* _EXERCICES_:
(A) Citez fidèlement l'article sur la fiscalité luxembourgeoise : commencez aux mots « Seulement, il y » et arrêtez-vous après « PIB du Grand-Duché. ».
(B) Poursuivez l'article sur le Luxembourg et l'évasion fiscale à partir de sa dernière phrase.

* _PASSAGE EXTRAIT_:
┌──

Dans le monde

Luxembourg : rien ne change au paradis des profits

Une enquête baptisée « LuxLetters » révèle que le gouvernement luxembourgeois continue d’offrir des taux d’imposition proches de zéro aux multinationales, tout en se conformant aux règles internationales sur l’évasion fiscale. Ce qui en dit long sur leur efficacité.

En 2015, suite au scandale dit des « LuxLeaks », le Grand-Duché, ratifiait une directive internationale sur la fiscalité des entreprises. Elle impliquait la publication de tous les accords fiscaux ultra-avantageux qui ont depuis des décennies poussé des milliers de multinationales à s’installer dans le petit pays. Son gouvernement annonçait la fin progressive de ces pratiques et, à grand renfort de communiqués, la fin du statut de paradis fiscal. La messe était dite.

Seulement, il y a quelques mois, une autre enquête, « OpenLux », montrait que pas grand-chose n’avait changé. Ce pays de 600 000 habitants abrite toujours 140 000 entreprises. La moitié sont des sociétés fantômes, sans activité ni salarié, mais concentrant un montant d’actifs équivalent à cent fois le PIB du Grand-Duché.

└──

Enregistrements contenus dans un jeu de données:
┌──

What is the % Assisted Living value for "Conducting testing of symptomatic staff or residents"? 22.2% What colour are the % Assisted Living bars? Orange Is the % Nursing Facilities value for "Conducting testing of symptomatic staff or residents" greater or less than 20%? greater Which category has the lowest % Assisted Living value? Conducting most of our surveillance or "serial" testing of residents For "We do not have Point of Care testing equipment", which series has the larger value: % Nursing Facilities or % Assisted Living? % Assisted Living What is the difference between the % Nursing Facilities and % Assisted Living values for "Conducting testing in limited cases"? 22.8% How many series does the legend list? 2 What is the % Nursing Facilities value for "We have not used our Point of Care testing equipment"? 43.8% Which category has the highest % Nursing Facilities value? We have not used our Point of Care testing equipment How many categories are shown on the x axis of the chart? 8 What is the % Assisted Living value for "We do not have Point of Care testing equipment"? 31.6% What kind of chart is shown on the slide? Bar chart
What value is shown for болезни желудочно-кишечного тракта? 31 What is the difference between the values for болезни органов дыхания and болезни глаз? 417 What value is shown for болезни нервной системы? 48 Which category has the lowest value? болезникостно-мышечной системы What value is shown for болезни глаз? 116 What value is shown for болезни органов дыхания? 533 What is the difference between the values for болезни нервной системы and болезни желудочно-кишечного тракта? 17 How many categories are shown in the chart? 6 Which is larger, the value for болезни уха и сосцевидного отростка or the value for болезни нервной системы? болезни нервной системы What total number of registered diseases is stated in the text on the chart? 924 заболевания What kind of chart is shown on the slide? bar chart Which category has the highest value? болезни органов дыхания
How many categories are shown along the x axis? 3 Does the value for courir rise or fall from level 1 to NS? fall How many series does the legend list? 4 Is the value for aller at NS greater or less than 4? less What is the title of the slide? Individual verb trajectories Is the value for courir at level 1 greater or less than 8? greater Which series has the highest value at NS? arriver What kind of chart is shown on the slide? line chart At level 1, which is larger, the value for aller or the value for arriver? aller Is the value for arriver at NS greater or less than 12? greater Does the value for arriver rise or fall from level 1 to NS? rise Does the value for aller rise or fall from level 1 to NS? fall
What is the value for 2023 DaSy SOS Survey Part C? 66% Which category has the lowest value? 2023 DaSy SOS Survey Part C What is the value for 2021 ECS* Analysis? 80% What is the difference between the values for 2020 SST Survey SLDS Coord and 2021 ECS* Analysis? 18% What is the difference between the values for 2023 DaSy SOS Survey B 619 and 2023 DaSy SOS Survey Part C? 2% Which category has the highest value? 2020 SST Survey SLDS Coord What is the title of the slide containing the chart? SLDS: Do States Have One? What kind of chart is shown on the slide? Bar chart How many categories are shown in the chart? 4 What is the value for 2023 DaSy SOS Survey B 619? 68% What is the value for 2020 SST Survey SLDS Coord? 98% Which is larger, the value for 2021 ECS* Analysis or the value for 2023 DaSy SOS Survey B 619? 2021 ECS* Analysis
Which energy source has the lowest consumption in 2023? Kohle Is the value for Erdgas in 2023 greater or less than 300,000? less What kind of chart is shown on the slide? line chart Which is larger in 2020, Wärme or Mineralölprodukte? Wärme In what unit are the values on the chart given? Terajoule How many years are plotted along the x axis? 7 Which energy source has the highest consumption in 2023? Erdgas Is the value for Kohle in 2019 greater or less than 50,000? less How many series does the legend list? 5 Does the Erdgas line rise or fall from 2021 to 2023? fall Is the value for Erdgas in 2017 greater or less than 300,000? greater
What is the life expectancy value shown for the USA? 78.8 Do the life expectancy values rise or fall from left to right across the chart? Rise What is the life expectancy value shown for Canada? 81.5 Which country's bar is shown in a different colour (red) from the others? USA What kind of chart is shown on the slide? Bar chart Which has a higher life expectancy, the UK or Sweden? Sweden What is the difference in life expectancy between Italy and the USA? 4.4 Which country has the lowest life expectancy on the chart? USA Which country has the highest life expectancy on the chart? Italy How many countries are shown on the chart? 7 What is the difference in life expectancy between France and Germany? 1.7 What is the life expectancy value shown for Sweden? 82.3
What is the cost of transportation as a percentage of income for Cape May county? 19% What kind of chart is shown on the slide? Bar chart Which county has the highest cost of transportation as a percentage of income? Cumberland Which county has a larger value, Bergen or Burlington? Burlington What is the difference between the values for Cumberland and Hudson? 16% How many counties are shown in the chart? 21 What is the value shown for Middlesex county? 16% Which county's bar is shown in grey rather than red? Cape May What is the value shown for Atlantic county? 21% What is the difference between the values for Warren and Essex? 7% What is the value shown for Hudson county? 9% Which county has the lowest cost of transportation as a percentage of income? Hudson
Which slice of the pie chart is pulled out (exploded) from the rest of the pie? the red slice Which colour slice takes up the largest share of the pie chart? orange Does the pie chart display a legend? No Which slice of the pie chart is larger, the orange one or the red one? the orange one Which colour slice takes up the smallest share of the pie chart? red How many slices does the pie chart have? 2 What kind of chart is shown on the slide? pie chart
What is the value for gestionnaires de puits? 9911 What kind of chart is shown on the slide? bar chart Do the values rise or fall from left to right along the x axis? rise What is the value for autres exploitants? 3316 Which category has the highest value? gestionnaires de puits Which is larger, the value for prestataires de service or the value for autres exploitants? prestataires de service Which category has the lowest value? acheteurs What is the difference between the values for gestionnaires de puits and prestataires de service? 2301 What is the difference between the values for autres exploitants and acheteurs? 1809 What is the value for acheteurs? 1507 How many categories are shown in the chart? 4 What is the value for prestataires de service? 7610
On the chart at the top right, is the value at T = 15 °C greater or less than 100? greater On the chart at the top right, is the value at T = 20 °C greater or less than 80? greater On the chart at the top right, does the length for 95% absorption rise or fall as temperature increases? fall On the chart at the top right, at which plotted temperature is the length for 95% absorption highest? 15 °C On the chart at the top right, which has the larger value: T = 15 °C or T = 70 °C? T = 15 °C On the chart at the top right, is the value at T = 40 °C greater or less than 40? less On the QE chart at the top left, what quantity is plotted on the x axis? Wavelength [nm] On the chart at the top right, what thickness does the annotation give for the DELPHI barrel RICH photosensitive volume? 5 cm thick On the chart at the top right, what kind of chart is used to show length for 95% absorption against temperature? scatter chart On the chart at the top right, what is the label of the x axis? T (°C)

└──

* _RÉPONSES AUX EXERCICES_:
(A)
Seulement, il y a quelques mois, une autre enquête, « OpenLux », montrait que pas grand-chose n’avait changé. Ce pays de 600 000 habitants abrite toujours 140 000 entreprises. La moitié sont des sociétés fantômes, sans activité ni salarié, mais concentrant un montant d’actifs équivalent à cent fois le PIB du Grand-Duché.

(B)
« OpenLux » révélait certains des montages fiscaux offerts par la loi luxembourgeoise. L’enquête « LuxLetters », publiée ce 1er juillet par des journalistes de plusieurs médias européens, vient d’en révéler un autre. Puisque la directive de 2015 impose de publier tous les accords fiscaux tamponnés par l’administration luxembourgeoise, il suffit de jeter le tampon. Concrètement, une multinationale qui souhaite un traitement fiscal à son goût rédige une simple lettre au fisc, où elle précise ce traitement, probablement après une rencontre ou un coup de fil. Le fisc ne signe rien, range la lettre dans le dossier de l’entreprise, et applique les taux voulus.

La ficelle est un peu grosse ? Ce serait oublier qu’elle l’était déjà avant. Depuis des décennies, la bourgeoisie de tous les pays et ses gouvernements se satisfont parfaitement de l’existence de ce paradis fiscal au cœur de l’Europe. Loin d’être une aberration, il constitue un rouage essentiel du système financier mondial. Le ministre des Finances luxembourgeois s’est d’ailleurs justifié récemment, sur un ton énervé : « L’Allemagne vend des voitures. Eh bien nous, nous vendons des services financiers. »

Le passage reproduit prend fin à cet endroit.